Even if older games have an overall better ratio of good games to bad ones, I do think people need to give new games some credit. A lot of people seem to refuse to believe anything will ever best any game from the 16-bit era (which also goes hand-in-hand with the fact I think some people need to stop with the "it's better because it's old" mentality that is becoming all to common these days... Sorry, but some new games are indeed better than older ones).
The reason the 16-bit era was so great was that it had a lot of trailblazers and first-times (or simply better variations) for a lot of what we have today. Of course, platformers were the first person shooters of the day, but at the same time, a lot of it was fresh, and new. In order to succeed, you needed to build a solid game - The market wasn't as big as it is today, and there weren't as many "casual" gamers then, either. Games like Star Fox, Mario Kart, Super Mario World, Sonic the Hedgehog, and Gunstar Heroes are all extremely good examples of genres whose primary points were more or less perfected during this era or which were never fleshed out to begin with. Mario Kart was huge in the day for its pseudo-3D (well, kinda) tracks/arenas and competitive gameplay, Sonic the Hedgehog gave us a taste of speed which was before unprecedented, and Gunstar Heroes gave us silky smooth controls on a 3-button gamepad.
A lot of us grew up with that, and really, even if there are some good titles coming out nowadays, there aren't nearly as many good titles - much less great titles - as it seems there were in the 16-bit era. Even looking back at games I've never played before, like Clock Tower, Shin Megami Tensei, Seiken Densetsu 3, Tales of Phantasia, Chrono Trigger (yeah, never played it during its release), Final Fantasy VI (same), F-15 Strike Eagle II (yeah, it appeals to me), Vectorman, and Phantasy Star IV, it seems as though the lasting appeal is much higher, and the creativity and relative technology factor (not to mention relative polish) was through the roof.
Again, it's not that games nowadays aren't good. I mean, there are a few really good ones out right now that I can think of. It's just that they all seem to look
the same, play
the same, and tend to have poor production quality, especially if you look at games within the same genre. Not much really sets one first person shooter apart from another, and while that's fine, that's not an incentive for me to pick up the latest Unreal Tournament, for example.
On the other hand, Command & Conquer, for example, is one series that seems to have aged quite well, and I never get tired of Ace Combat. The gameplay doesn't really change very much between editions of these two series, but it doesn't need to - It's been tweaked and polished to the point where it's more or less great the way it is. New features are welcome, and new units/vehicles, new missions, and new stories are the major selling points, even though the major gameplay remains the same.
But it wouldn't be enough for another franchise to pick up on that momentum and do the same thing. It creates a mess, and the original games suffer for it. Halo is a great example of a good game that everyone feels is imitated too much, and really, it is. The basic gameplay concepts are used in many, MANY FPS games since, and really, it's to the point where the original game is called mediocre for it.
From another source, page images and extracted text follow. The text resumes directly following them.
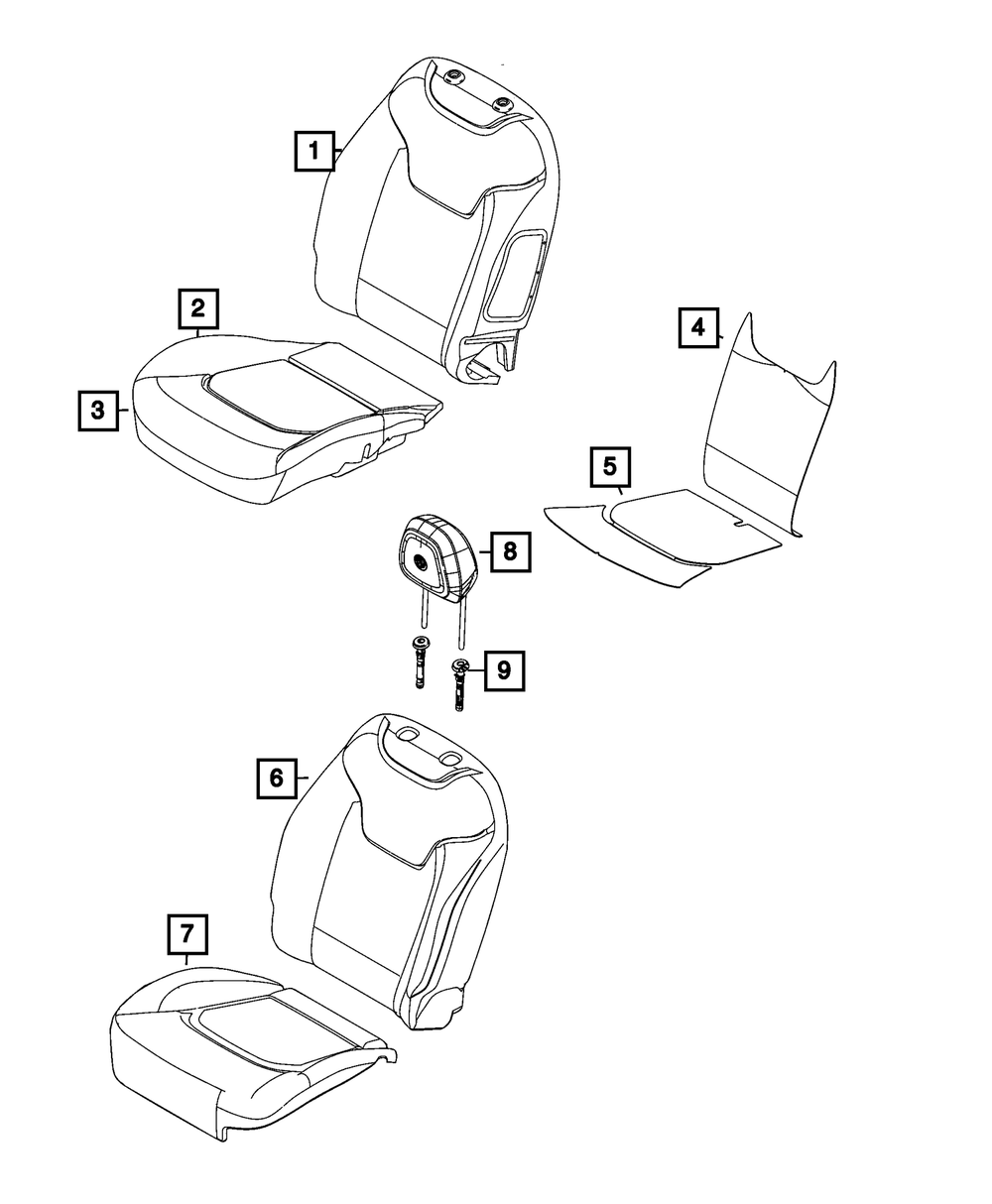 1
2
3
4
5
8
9
6
7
That's the problem. There are so many "Grand Theft Auto clones" and "Halo clones", and not enough fresh games being released. Mind you, Far Cry 2 and Fallout 3 are indeed awesome, as is Left 4 Dead, but these games are unique. Fallout 3 has only one analogue - Oblivion - which uses the same engine, and Far Cry's only real analogue is Crysis, which is really only analogous because they're both so pretty. Left 4 Dead is truly something new, but really, you could argue that things like Zombie Panic! did it first, and you'd be right.
I guess the whole point is, there's not enough examples of originality to write home about with gaming today, where in the 16-bit era, most of the games you're playing haven't really been done before, or major new features were making their first debuts. There was a huge density of great games during the period (as well as terrible games, but that spawned such awesome things as the AVGN), and really, a lot of it was verifiably great.